532.20 Dynamic Symmetry
532.21
Within every equilateral triangle, we can inscribe a three-bladed propeller, its tips protruded into the three corners. The propeller blades are approximately pear-shaped, and each of the blades is the same shape as the others. The pear-shaped propeller blade is locally asymmetrical. We call this revolvable omnibalanced asymmetry dynamic symmetry.
532.22
We then have three pear-shaped blades at 120 symmetrical degrees from one another. They act as three perpendicular bisectors of an equilateral triangle, crossing each other at the triangle’s center of area and dividing the total triangle into six right triangles, of which three are positive and three are negative. So there are six fundamentals of the triangle that make possible dynamic symmetry. (One part may look like a scalene, but it doesn’t matter because it is always in balance.) Each corner is balanced by its positive and negative—like four streetcorners. This is called dynamic balance. Literally, all machinery is dynamically balanced in this manner.
532.23
Let me take one propeller blade by itself. I am going to split it longitudinally and get an S curve, one in which the rates are changing and no power of the curve is the same. So it is asymmetrical by itself: it is repeated six times: positive, negative, positive, negative … and the six blades come round in dynamic symmetry. The energy forces involved are in beautiful absolute balance.
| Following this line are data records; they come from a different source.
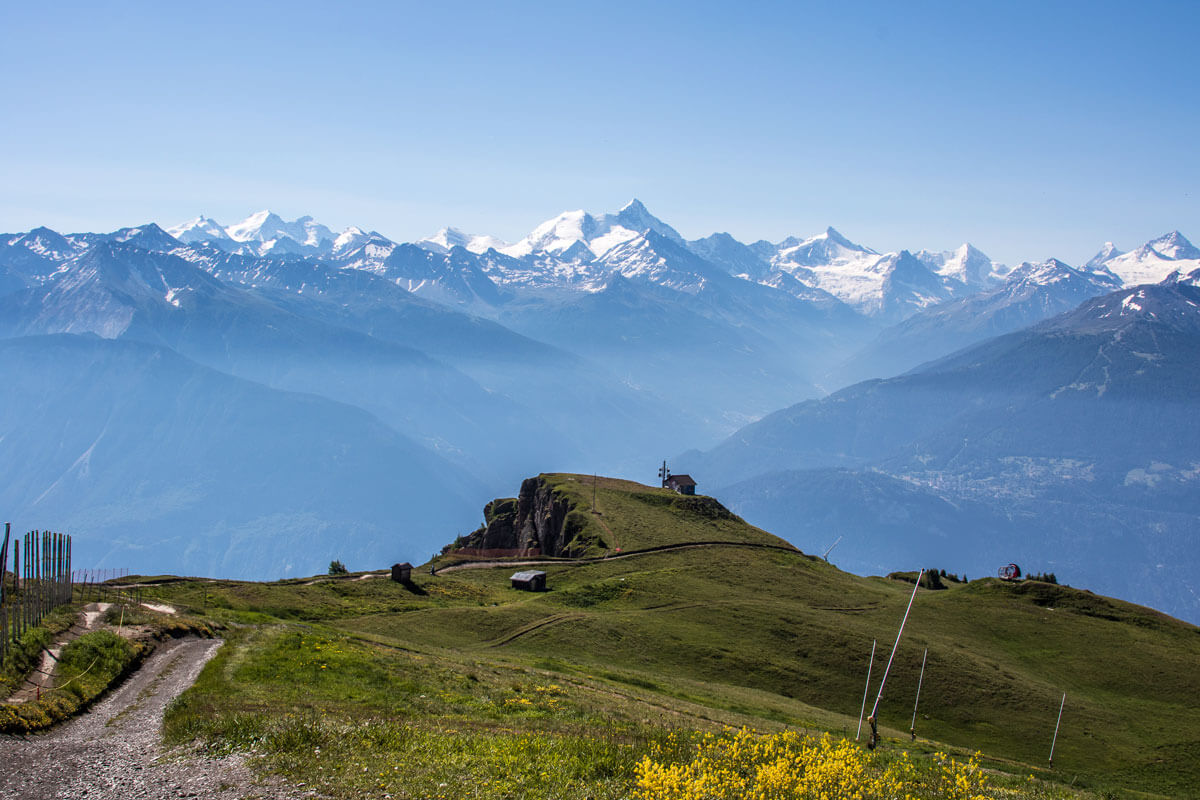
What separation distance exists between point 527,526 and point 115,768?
13150 centimetres

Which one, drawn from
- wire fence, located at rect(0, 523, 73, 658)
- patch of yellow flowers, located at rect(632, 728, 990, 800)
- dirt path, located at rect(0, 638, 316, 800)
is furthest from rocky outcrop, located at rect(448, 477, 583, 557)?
patch of yellow flowers, located at rect(632, 728, 990, 800)

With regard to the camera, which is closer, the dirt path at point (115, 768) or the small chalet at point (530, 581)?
the dirt path at point (115, 768)

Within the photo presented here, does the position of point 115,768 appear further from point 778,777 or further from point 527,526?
point 527,526

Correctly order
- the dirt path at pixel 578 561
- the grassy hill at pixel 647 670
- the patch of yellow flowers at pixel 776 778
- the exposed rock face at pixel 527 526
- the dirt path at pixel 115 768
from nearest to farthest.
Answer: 1. the patch of yellow flowers at pixel 776 778
2. the dirt path at pixel 115 768
3. the grassy hill at pixel 647 670
4. the dirt path at pixel 578 561
5. the exposed rock face at pixel 527 526

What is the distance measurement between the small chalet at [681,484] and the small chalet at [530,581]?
78267 mm

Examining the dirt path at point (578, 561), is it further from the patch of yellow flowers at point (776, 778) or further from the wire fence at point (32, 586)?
the patch of yellow flowers at point (776, 778)

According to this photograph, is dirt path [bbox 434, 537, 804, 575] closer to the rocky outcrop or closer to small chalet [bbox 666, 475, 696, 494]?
the rocky outcrop

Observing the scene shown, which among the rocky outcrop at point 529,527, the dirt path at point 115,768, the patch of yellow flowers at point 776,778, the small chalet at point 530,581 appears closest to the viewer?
the patch of yellow flowers at point 776,778

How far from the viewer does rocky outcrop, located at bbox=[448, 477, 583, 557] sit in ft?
444

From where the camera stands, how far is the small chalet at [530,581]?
10025cm

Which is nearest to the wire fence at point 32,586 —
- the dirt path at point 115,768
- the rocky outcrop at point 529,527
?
the dirt path at point 115,768

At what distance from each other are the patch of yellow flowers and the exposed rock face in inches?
4036

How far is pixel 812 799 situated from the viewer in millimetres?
20266

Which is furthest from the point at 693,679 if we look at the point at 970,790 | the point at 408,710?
the point at 970,790
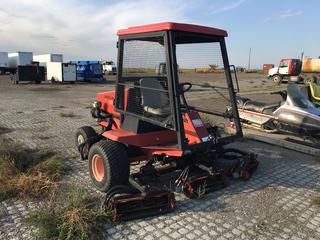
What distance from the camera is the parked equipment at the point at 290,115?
23.2 ft

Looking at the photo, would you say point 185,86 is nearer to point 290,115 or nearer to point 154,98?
point 154,98

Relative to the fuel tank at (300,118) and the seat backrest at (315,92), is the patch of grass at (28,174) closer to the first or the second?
the fuel tank at (300,118)

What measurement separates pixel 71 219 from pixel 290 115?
567cm

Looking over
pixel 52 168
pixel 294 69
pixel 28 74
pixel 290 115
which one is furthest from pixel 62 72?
pixel 52 168

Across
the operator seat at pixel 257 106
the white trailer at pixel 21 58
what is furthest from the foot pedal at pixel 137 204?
the white trailer at pixel 21 58

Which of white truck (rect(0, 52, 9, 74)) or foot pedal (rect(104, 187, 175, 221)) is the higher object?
white truck (rect(0, 52, 9, 74))

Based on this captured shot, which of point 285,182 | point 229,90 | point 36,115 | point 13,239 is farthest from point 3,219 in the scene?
point 36,115

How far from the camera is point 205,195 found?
4395 millimetres

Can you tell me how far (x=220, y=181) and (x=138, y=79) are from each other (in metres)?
1.88

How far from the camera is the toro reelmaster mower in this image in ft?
13.0

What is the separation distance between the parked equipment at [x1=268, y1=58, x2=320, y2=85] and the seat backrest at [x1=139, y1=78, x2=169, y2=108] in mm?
26232

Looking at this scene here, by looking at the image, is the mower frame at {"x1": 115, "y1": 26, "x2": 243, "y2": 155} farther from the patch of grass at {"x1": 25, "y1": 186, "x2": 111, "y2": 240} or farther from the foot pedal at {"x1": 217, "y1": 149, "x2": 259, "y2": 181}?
the patch of grass at {"x1": 25, "y1": 186, "x2": 111, "y2": 240}

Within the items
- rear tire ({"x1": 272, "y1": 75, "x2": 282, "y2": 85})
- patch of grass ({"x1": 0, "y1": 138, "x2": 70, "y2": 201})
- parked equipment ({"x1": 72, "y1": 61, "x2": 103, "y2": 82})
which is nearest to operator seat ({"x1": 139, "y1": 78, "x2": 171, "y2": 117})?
patch of grass ({"x1": 0, "y1": 138, "x2": 70, "y2": 201})

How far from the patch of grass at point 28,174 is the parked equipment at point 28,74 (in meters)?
21.9
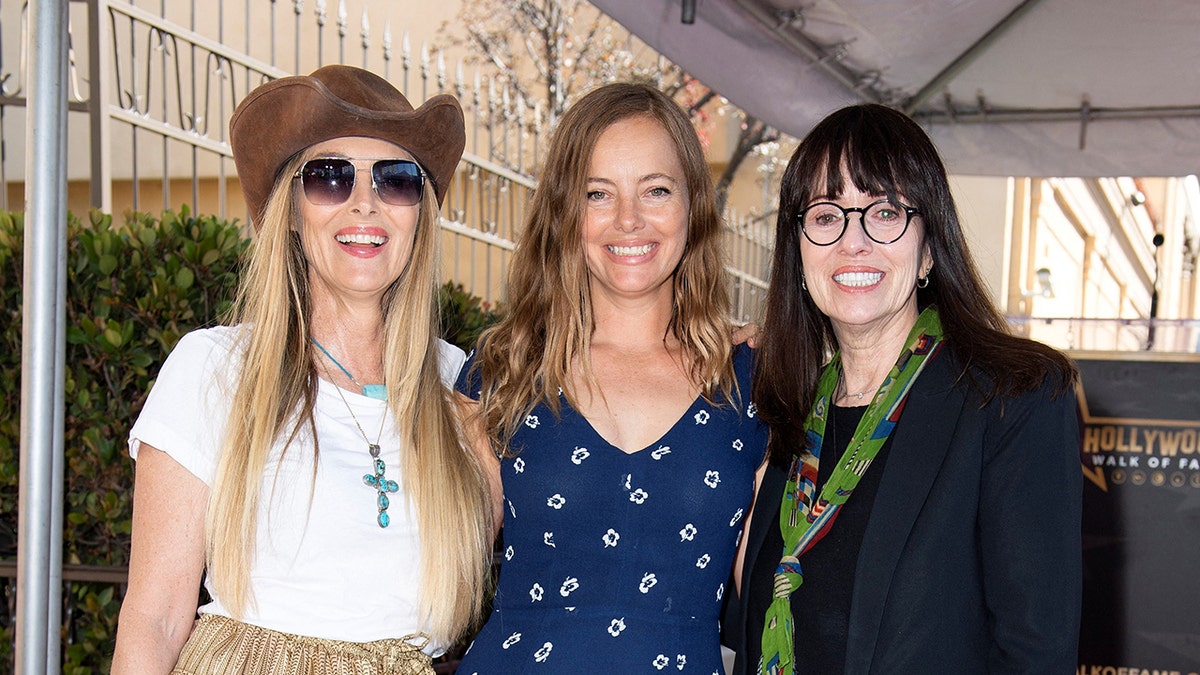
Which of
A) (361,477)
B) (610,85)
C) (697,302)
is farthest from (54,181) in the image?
(697,302)

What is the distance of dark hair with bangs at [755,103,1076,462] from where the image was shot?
208 cm

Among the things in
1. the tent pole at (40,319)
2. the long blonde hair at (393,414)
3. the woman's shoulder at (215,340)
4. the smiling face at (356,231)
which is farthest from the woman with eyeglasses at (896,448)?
the tent pole at (40,319)

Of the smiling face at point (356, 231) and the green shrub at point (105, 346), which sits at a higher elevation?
the smiling face at point (356, 231)

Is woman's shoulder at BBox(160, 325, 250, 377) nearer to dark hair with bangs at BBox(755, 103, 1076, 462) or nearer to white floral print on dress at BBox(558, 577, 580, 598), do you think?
white floral print on dress at BBox(558, 577, 580, 598)

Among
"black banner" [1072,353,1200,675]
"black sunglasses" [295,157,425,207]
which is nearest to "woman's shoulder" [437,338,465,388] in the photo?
"black sunglasses" [295,157,425,207]

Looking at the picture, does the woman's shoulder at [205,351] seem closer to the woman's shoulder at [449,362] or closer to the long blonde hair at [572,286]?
the woman's shoulder at [449,362]

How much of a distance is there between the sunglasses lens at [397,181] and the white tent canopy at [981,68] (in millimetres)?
1573

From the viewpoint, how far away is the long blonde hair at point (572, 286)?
2.74 metres

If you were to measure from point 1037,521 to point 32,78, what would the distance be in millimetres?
2174

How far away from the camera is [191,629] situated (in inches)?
88.0

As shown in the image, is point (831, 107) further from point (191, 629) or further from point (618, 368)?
point (191, 629)

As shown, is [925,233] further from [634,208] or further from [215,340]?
[215,340]

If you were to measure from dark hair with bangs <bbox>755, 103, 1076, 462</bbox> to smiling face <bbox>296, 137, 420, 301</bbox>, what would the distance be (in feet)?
2.90

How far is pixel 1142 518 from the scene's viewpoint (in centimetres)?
389
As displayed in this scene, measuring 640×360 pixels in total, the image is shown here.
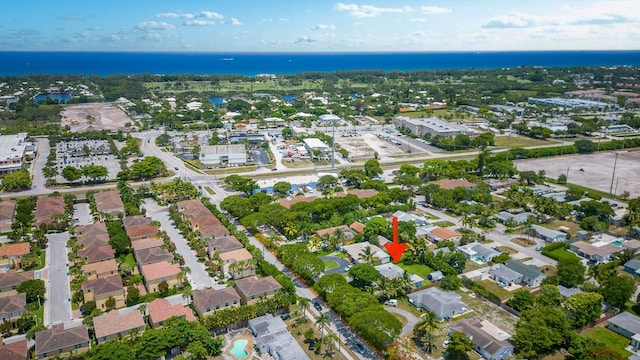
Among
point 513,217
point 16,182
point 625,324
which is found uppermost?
point 16,182

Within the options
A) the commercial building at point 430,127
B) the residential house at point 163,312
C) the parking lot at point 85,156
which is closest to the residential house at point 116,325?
the residential house at point 163,312

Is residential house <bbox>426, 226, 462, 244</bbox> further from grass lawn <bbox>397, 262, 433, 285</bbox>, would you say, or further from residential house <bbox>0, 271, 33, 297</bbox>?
residential house <bbox>0, 271, 33, 297</bbox>

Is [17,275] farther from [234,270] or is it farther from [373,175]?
[373,175]

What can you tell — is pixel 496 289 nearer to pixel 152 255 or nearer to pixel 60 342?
pixel 152 255

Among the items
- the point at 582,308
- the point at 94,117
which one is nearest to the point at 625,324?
the point at 582,308

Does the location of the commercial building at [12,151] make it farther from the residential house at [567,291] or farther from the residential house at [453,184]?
the residential house at [567,291]

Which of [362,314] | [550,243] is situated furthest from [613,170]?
[362,314]
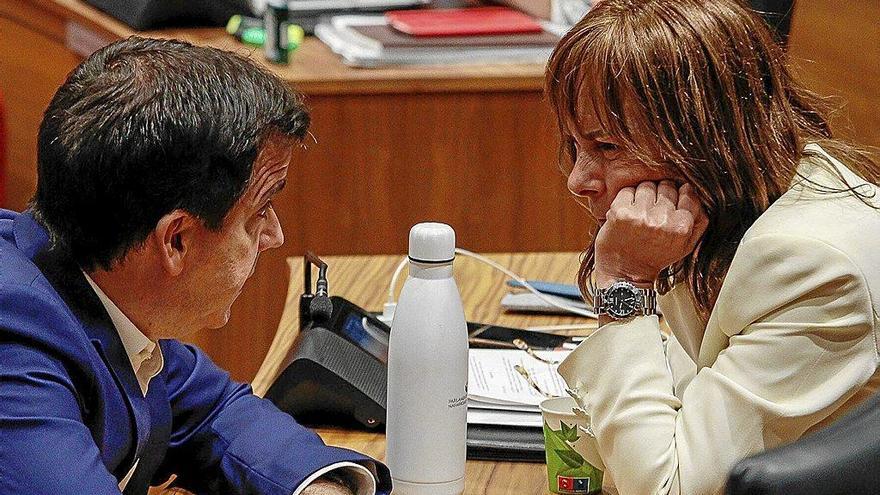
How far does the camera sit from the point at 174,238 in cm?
116

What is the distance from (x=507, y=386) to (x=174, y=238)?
19.7 inches

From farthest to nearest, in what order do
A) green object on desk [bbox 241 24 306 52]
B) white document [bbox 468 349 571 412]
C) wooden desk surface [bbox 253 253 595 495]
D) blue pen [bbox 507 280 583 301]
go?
green object on desk [bbox 241 24 306 52], blue pen [bbox 507 280 583 301], white document [bbox 468 349 571 412], wooden desk surface [bbox 253 253 595 495]

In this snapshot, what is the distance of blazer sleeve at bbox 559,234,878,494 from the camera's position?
Answer: 3.69 ft

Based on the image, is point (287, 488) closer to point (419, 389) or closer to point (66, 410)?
point (419, 389)

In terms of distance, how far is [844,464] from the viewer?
61cm

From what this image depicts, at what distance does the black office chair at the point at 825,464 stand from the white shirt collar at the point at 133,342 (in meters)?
0.72

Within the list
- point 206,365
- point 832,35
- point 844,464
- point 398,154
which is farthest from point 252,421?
point 832,35

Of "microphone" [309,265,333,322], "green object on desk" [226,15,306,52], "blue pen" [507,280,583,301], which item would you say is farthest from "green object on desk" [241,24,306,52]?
"microphone" [309,265,333,322]

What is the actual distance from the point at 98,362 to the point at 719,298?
569mm

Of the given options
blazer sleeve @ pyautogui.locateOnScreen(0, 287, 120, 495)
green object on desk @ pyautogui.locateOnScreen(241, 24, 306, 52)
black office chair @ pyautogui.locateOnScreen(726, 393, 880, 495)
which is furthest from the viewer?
green object on desk @ pyautogui.locateOnScreen(241, 24, 306, 52)

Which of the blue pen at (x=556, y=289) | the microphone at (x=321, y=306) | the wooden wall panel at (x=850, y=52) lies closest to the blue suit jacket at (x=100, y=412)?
the microphone at (x=321, y=306)

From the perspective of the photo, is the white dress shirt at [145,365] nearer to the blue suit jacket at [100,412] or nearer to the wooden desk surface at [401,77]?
the blue suit jacket at [100,412]

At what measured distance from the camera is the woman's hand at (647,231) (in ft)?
4.05

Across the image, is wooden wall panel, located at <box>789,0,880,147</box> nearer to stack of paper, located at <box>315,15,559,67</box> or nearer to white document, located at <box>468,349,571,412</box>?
stack of paper, located at <box>315,15,559,67</box>
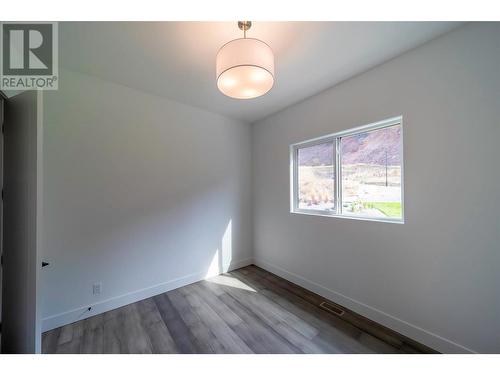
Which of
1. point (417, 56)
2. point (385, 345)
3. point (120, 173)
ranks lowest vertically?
point (385, 345)

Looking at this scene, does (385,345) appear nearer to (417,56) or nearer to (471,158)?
(471,158)

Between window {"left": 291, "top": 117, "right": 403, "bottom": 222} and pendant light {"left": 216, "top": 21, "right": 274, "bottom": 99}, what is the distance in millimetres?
1342

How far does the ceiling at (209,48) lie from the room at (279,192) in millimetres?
16

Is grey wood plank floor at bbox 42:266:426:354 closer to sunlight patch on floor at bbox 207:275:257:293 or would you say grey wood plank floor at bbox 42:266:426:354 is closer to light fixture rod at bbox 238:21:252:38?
sunlight patch on floor at bbox 207:275:257:293

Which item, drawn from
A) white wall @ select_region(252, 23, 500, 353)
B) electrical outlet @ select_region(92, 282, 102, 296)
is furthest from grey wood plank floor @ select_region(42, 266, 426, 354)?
white wall @ select_region(252, 23, 500, 353)

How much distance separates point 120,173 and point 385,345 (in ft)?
9.82

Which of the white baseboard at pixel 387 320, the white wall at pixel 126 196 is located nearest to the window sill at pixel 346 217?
the white baseboard at pixel 387 320

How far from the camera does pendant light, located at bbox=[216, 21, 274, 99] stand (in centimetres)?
110

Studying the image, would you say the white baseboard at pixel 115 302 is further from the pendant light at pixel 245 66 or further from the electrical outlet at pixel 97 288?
the pendant light at pixel 245 66

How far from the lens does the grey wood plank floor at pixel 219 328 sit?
1.50 m
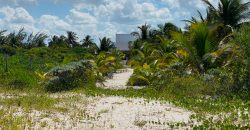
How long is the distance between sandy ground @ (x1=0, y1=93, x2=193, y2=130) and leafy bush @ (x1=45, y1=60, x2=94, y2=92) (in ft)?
12.7

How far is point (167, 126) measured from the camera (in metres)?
10.2

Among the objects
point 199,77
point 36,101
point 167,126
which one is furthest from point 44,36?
point 167,126

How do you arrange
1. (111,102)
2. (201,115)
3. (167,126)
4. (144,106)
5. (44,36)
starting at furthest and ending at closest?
(44,36) → (111,102) → (144,106) → (201,115) → (167,126)

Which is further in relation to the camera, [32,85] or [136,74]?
[136,74]

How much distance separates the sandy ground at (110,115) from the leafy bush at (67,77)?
3864 mm

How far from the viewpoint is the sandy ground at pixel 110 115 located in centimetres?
1007

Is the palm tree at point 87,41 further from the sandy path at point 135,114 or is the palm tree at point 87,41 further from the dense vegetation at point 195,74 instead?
the sandy path at point 135,114

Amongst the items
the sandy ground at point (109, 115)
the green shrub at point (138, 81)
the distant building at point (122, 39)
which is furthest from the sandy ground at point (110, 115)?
the distant building at point (122, 39)

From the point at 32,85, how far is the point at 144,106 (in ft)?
23.7

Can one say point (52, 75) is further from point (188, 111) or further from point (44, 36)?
point (44, 36)

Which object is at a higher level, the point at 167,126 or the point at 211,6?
the point at 211,6

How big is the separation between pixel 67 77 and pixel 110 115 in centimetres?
723

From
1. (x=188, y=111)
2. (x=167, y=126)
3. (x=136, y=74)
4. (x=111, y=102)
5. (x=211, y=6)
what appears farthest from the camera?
(x=211, y=6)

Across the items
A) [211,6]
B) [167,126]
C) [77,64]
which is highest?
[211,6]
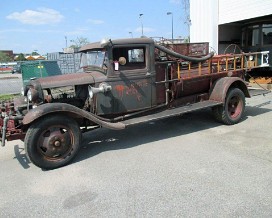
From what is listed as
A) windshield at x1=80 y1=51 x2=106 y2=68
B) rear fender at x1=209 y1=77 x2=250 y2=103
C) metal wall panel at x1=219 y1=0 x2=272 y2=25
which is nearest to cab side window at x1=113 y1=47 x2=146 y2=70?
windshield at x1=80 y1=51 x2=106 y2=68

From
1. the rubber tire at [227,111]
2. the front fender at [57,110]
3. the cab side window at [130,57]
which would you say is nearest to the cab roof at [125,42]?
the cab side window at [130,57]

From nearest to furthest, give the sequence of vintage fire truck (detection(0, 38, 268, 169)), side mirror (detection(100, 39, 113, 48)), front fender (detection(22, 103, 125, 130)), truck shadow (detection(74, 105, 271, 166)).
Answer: front fender (detection(22, 103, 125, 130)), vintage fire truck (detection(0, 38, 268, 169)), side mirror (detection(100, 39, 113, 48)), truck shadow (detection(74, 105, 271, 166))

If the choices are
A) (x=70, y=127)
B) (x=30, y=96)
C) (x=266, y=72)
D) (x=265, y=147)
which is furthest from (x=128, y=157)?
(x=266, y=72)

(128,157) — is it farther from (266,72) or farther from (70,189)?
(266,72)

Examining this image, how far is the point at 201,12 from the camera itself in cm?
1359

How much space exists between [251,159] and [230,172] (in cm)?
64

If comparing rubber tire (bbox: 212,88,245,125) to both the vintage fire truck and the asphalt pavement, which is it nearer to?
the vintage fire truck

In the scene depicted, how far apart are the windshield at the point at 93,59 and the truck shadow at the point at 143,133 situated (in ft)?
5.12

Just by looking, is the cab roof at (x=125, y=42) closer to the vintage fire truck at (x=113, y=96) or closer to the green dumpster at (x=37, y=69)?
the vintage fire truck at (x=113, y=96)

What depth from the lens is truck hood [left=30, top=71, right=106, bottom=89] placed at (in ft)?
16.3

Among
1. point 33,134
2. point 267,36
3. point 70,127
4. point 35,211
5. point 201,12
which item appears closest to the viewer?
point 35,211

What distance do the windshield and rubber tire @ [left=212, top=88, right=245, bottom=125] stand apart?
2939 mm

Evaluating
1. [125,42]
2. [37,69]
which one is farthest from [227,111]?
[37,69]

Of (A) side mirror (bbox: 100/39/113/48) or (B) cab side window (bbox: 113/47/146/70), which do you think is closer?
(A) side mirror (bbox: 100/39/113/48)
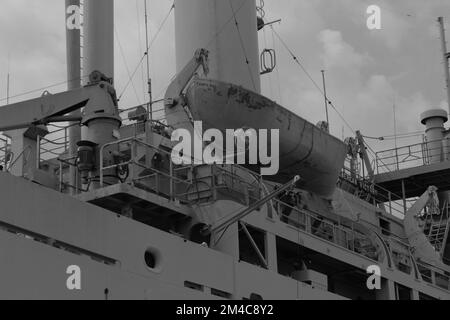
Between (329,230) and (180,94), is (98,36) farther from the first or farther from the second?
(329,230)

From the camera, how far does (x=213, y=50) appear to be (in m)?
25.4

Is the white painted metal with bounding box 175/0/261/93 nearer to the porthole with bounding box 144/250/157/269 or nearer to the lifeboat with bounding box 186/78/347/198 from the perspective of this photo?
the lifeboat with bounding box 186/78/347/198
We have energetic balance.
532.30 Symmetrical and Omnisymmetrical
532.31
The difference between symmetrical and omnisymmetrical is that in symmetrical we have no local asymmetries as we do in any one of the propeller blades taken by themselves. Symmetrical means having no local asymmetries, whereas in contradistinction, omnisymmetrical and dynamic symmetry both permit local or momentary asymmetries, or both.
532.32
Universe is omnisymmetrical as well as dynamically symmetrical in its evolutionarily transformative regeneration of scenario Universe.
532.40 Three Basic Omnisymmetrical Systems
532.41
There are only three possible cases of fundamental omnisymmetrical, omnitriangulated, least-effort structural systems in nature: the tetrahedron, with three triangles at each vertex; the octahedron, with four triangles at each vertex; and the icosahedron, with five triangles at each vertex. (See illus. 610.20 and Secs. 724, 1010.20, 1011.30 and 1031.13.)